Ya en el trabajo de Leonardo Acosta, acucioso investigador y
escritor cubano, encontramos un cuerpo de ideas preciso e informado que
ayuda un poco más a desentrañar las inter-influencias de ambas culturas en
diversos géneros musicales. Se trata de un recorrido histórico que comienza
con los antecedentes a la primera intervención de EEUU en Cuba a fines del
siglo XIX y culmina en nuestros días. "La presencia del toque cubano"—dirá
Acosta—crea históricamente un territorio aparte, de recíproca fertilización,
que ha sido capaz de resistir cuarenta años de ruptura y aislamiento entre
los dos países." Quizás ambos trabajos se complementen, y Knauer le recuerda
a Acosta que a pesar del rompimiento de relaciones intergubernamentales, la
presencia de casi un millón de cubanos asentados de Estados Unidos después
del 59, más los intercambios informales entre familiares, instituciones e
individuos, se hayan encargado de tejer la trama de influencias recíprocas
que el cierre de embajadas en 1960 interrumpió.
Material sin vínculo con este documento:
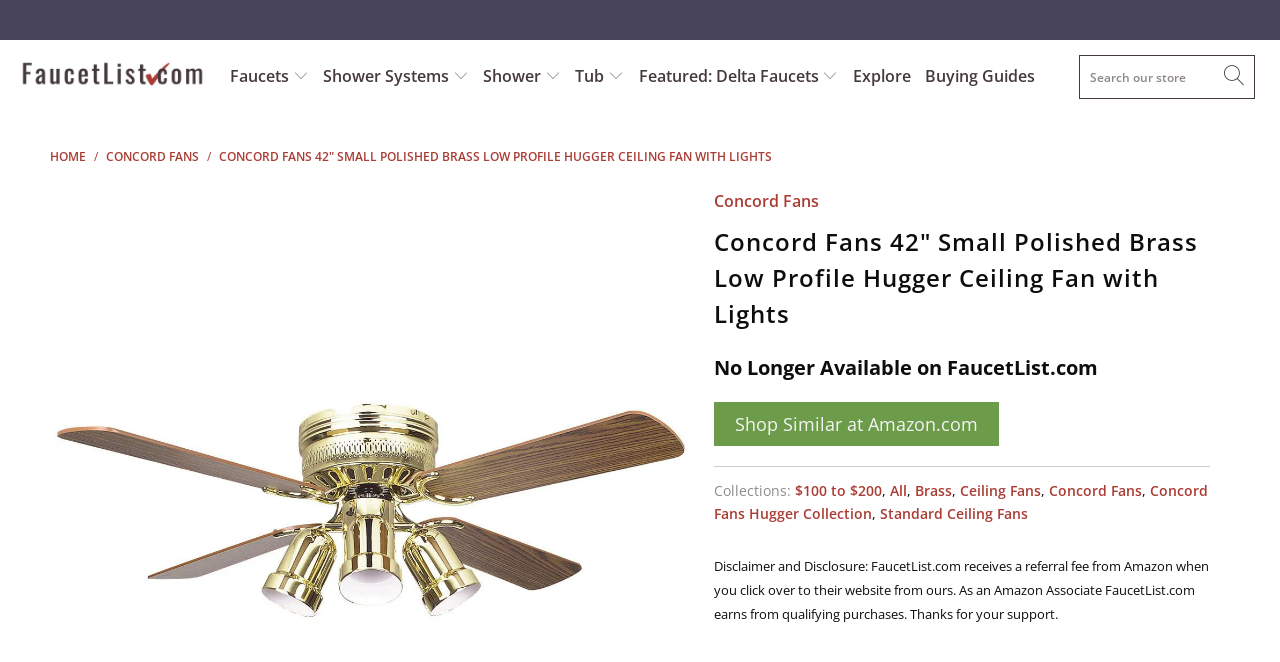

--- FILE ---
content_type: text/html; charset=utf-8
request_url: https://www.google.com/recaptcha/api2/aframe
body_size: 267
content:
<!DOCTYPE HTML><html><head><meta http-equiv="content-type" content="text/html; charset=UTF-8"></head><body><script nonce="UCySZyps7Rbop_Om4cuXDQ">/** Anti-fraud and anti-abuse applications only. See google.com/recaptcha */ try{var clients={'sodar':'https://pagead2.googlesyndication.com/pagead/sodar?'};window.addEventListener("message",function(a){try{if(a.source===window.parent){var b=JSON.parse(a.data);var c=clients[b['id']];if(c){var d=document.createElement('img');d.src=c+b['params']+'&rc='+(localStorage.getItem("rc::a")?sessionStorage.getItem("rc::b"):"");window.document.body.appendChild(d);sessionStorage.setItem("rc::e",parseInt(sessionStorage.getItem("rc::e")||0)+1);localStorage.setItem("rc::h",'1768727991735');}}}catch(b){}});window.parent.postMessage("_grecaptcha_ready", "*");}catch(b){}</script></body></html>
Un trabajo del arquitecto cubano Mario Coyula nos lleva de
la mano por las influencias de Cuba al sur de la Florida en la arquitectura,
comidas y las modas, después de brindarnos un amplio panorama sobre las
relaciones artísticas entre estas dos naciones y pueblos. La literatura del
exilio será abordada en los ejemplos de las obras de Cristina García y Zoe
Valdés, dos escritoras de origen cubano con gran profusión de ventas en la
actualidad. Aunque la Valdés radica en Francia, la promoción de su obra se
debe principalmente al público cubano y de América Latina asentado en
Estados Unidos, por lo que en el análisis que hace Esther Whitfield el papel
de este mercado será principal.
En el ámbito de las indagaciones sobre las religiones, el
libro nos muestra trabajos del pastor presbiteriano, Rafael Cepeda, del
Vicario General de La Habana, Carlos Manuel de Céspedes y García-Menocal, y
del profesor de Harvard James L. Martory. Cada uno de ellos abordará las
culturas entrelazadas en las religiones protestantes, católica y de origen
africano, en específico en la religión aportada por la nación lucumí. Sin
embargo, los comentarios del etnógrafo Rogelio Martínez Furé se unen a las
visiones aportadas, para completar un panorama que difícilmente podremos
encontrar de conjunto en otras obras.
Cierra el tomo, los debates acerca de las repercusiones que
los problemas raciales de los negros en Estados Unidos tuvieron sobre Cuba,
con un trabajo de Digna Castañeda; un curioso análisis de los negros cubanos
y de Estados Unidos en su relación con el béisbol a cargo de Lisa Brock y
Otis Cunningham; y un trabajo del profesor Alejandro de la Fuente donde
avizora posibles problemas raciales en la Cuba del futuro, después de lo que
él dice fue la concepción martiana del "cubano es más que blanco, más que
mulato, más que negro", la de la Cuba mestiza de Guillén, y "la noción
igualitaria (e incolora) de pueblo de la Revolución cubana".
Es una obra de interés para los interesados en los ámbitos
de la cultura, historia, política, y la sociología.